Denise Stevens, EVP, chief product and technology officer, Velera.
Denise Stevens, EVP, chief product and technology officer, Velera.

 “Consumers are still showing up and spending, even with many factors weighing on how they feel about the economy,” said Denise Stevens, EVP, chief product and technology officer, Velera. “Surging gas prices, elevated inflation and overall uncertainty have not stopped spending activity – but they are changing behavior. We’re seeing consumers be more intentional about how they pay and spend, including continued notable growth in digital wallets. At the same time, buy now, pay later has gone mainstream as a budgeting tool, not just a checkout convenience.”

 

Other Key Takeaways

 

Gasoline consumption: At the time of the Velera publication, the average price in the U.S. for a gallon of gasoline was $4.12, up $1.19 or 40% since the end of February 2026. “While the prices are up, our check-in this month is focused on consumer demand. Have consumers changed their behavior due to higher gasoline prices?” Velera asked. Its data shows the opposite. “We see that the indexed weekly volume of gasoline purchased at automated fuel dispensers (AFDs) has been higher since the start of the war in late February for both debit and credit card purchases.”

 

For March, monthly gasoline sector purchases were up 14.1% on debit and 18.1% on credit. Gasoline transactions were up 5% on debit and 5.2% on credit when compared to March 2024. “In summary, with higher gasoline prices, consumers appear to be purchasing more gallons and making more transactions than in March 2025, at least in the short term,” said the Velera report.

 

Balance transfers: “The first quarter of each year remains the peak month for balance transfer/ convenience check usage. Whether used to pay off high-interest rate credit cards from holiday spending or to pay taxes owed, they remain a useful and appreciated tool for members,” noted the Index. “We consistently see an annual cycle with elevated activity in the first three months of each year, but in 2025, there was also an uptick in monthly transferred dollars from August through the end of the year.” Year-over-year, the number of balance consolidation transactions was flat at 0% when compared to March 2025. For those who used balance transfers in March 2026, the average balance transfer amount was $4,917, up $6 compared to 2025.

 

Credit card balances: Card balances have softened during the first quarter of 2026, trailing the same period in 2025. In March, the average balance among gross active accounts was $2,930, down 0.7% (or $21) from a year earlier. Total credit card balance growth was also negative, declining 1.5% year-over-year. “This moderation reflects not only typical holiday spending paydown, but also a meaningful shift in consumer cash flow,” said Velera. Credit card delinquencies during the first quarter of 2026, the credit card delinquency rate followed the typical pattern of gradual improvement after peaking in January. In March, the delinquency rate stood at 2.49%, up 18 basis points (or 7.8%) from a year earlier and 16 basis points lower than the January level of 2.73%.


 

What Credit Unions Should Do Now

 

The Index recommended opportunities for credit unions such as:

 

  • Boost top-of-wallet behavior with strategic awareness campaigns. “Awareness campaigns are a cost-effective way to keep your card top of mind without relying on incentives. By highlighting your financial institution's benefits and core card features, you reinforce everyday relevance and strengthen top-of wallet behavior,” the report stated.
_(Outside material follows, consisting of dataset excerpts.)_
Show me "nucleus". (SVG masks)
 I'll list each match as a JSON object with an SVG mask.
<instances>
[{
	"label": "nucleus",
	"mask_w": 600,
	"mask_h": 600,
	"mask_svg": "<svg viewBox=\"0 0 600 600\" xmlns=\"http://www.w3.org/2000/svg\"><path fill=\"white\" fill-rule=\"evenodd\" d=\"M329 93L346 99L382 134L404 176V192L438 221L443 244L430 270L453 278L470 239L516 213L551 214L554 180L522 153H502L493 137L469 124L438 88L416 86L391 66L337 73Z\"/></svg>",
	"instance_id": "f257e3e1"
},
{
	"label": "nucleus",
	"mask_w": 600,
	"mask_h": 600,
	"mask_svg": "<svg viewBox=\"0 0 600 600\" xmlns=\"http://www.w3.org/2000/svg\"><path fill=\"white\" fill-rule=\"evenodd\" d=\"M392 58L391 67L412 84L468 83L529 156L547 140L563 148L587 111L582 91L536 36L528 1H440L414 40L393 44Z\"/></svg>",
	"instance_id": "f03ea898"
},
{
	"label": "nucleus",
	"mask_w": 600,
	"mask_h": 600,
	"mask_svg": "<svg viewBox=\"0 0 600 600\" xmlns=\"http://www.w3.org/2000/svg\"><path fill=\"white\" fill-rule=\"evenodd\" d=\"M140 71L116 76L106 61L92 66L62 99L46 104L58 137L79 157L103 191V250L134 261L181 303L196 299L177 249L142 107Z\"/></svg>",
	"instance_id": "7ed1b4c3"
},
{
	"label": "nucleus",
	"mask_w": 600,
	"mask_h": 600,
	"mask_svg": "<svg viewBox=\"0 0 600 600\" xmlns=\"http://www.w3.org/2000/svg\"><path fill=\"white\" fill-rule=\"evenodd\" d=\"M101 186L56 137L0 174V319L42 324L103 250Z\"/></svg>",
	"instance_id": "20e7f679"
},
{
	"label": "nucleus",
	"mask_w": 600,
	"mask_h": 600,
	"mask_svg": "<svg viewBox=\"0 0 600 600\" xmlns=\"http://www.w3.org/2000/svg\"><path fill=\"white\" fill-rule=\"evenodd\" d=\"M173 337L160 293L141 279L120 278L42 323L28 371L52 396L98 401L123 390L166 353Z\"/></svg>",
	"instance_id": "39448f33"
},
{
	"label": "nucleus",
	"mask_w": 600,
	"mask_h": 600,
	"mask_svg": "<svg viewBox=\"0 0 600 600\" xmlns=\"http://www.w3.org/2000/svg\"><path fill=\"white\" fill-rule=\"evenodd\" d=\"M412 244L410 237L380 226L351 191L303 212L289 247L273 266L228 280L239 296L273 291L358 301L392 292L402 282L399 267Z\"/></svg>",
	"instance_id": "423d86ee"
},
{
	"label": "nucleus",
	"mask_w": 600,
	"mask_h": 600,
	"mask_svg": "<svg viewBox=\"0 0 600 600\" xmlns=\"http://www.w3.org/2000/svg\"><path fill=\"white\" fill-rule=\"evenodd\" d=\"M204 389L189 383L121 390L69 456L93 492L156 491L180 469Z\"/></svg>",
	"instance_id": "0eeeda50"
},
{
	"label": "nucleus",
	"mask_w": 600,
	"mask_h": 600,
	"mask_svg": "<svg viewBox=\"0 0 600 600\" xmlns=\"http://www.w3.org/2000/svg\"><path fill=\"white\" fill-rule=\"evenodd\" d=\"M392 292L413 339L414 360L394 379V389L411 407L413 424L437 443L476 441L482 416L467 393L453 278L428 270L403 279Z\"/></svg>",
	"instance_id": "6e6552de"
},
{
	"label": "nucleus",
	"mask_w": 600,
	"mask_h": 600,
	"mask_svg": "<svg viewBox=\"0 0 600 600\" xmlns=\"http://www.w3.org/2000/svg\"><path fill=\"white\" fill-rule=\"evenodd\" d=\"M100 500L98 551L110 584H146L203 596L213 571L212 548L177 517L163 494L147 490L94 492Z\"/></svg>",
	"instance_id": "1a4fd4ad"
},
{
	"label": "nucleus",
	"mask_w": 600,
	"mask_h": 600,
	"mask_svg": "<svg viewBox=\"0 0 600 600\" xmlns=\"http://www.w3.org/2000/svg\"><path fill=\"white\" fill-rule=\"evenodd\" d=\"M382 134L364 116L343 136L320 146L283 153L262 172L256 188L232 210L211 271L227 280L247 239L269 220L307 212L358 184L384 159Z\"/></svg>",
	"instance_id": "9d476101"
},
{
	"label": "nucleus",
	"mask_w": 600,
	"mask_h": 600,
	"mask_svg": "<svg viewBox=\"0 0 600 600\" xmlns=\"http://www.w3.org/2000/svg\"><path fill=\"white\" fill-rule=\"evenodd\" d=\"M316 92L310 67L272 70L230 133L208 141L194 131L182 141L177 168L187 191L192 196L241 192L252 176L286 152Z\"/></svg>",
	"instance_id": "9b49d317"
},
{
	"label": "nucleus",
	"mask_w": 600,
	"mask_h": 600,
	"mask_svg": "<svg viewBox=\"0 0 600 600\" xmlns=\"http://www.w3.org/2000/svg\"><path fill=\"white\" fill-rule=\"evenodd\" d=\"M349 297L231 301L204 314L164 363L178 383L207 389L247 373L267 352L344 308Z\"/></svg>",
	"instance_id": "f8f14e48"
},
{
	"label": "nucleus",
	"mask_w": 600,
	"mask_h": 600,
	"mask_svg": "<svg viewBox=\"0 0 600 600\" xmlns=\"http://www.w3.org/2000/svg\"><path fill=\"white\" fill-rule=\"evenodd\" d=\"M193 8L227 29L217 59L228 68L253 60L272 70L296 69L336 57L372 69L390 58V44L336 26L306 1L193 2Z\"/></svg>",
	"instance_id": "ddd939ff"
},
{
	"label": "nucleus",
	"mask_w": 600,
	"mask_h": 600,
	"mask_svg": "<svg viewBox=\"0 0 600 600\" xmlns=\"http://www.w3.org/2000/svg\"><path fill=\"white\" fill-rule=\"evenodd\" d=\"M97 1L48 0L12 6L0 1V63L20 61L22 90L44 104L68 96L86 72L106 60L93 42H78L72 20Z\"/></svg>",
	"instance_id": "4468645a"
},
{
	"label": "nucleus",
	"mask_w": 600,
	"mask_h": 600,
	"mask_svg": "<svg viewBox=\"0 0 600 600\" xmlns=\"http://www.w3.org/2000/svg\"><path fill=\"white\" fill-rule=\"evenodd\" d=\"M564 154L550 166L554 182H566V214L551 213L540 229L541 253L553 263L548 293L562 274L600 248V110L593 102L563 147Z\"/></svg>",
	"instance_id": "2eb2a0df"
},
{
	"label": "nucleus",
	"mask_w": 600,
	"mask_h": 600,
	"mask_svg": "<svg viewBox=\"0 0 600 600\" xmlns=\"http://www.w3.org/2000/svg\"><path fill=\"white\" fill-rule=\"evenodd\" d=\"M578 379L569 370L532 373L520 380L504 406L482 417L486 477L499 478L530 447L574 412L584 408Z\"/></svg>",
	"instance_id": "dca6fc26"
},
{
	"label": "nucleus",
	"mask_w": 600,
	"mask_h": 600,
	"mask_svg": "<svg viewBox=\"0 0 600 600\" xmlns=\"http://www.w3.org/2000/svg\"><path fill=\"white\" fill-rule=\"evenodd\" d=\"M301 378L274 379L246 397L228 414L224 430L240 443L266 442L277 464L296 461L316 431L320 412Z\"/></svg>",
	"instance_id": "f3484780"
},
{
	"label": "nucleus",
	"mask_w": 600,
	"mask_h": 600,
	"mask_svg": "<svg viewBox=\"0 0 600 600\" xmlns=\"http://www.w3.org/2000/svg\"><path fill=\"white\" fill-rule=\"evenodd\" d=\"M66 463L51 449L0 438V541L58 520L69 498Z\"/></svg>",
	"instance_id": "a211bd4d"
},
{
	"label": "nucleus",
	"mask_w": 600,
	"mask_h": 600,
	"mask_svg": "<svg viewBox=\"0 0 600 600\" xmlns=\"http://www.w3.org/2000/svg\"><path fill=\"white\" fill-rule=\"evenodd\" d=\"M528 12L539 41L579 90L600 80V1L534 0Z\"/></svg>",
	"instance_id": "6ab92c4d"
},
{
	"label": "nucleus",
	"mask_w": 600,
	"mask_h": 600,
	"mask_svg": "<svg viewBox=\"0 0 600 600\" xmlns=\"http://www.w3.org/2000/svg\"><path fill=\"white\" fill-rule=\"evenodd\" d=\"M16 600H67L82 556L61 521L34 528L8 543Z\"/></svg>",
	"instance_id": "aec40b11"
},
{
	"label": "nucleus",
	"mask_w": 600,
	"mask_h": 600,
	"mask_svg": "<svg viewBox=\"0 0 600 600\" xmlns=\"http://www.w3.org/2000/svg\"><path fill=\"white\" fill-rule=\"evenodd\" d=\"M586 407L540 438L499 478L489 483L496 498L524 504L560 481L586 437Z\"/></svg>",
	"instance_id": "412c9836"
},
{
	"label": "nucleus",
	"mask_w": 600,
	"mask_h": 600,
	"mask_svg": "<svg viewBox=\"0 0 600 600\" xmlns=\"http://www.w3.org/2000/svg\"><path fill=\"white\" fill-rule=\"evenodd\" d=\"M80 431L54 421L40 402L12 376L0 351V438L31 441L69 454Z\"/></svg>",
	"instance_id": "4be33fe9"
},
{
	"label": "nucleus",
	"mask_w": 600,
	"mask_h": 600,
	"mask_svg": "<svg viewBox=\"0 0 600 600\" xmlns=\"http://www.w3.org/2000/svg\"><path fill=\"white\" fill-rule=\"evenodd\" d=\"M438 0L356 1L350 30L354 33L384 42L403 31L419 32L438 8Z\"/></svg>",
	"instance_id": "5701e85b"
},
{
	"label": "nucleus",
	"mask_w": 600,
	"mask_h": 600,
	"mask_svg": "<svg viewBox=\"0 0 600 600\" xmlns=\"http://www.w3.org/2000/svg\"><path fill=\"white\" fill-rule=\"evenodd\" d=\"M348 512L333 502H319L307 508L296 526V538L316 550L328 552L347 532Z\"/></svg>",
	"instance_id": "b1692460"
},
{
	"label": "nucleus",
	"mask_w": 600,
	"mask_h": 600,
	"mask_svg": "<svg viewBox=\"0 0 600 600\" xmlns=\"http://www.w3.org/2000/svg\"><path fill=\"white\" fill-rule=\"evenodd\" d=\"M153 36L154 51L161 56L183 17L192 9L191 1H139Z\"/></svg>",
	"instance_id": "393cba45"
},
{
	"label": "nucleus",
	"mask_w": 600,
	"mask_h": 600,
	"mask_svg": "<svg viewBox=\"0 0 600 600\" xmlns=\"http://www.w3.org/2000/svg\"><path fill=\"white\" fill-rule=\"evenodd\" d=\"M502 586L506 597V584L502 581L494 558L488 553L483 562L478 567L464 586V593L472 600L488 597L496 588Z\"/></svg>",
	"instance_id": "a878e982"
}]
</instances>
  • Elevate member engagement through proactive, personalized interactions. Velera suggested: “Payments are among the most frequent touchpoints members have with their credit union, making engagement a powerful driver of loyalty. Proactive, personalized interactions – such as financial education and wellness guidance, loyalty-building rewards and promotion of digital banking capabilities – strengthen member connections and long-term value.”

  • Drive seasonal payment growth with targeted, data-driven engagement. “Targeted engagement is essential to a strong payments strategy. Using data driven insights to deliver timely, seasonal campaigns helps credit unions boost payment activity, deepen relationships and deliver meaningful value. Usage campaigns efficiently influence cardholder behavior during high spend periods like back-to-school.”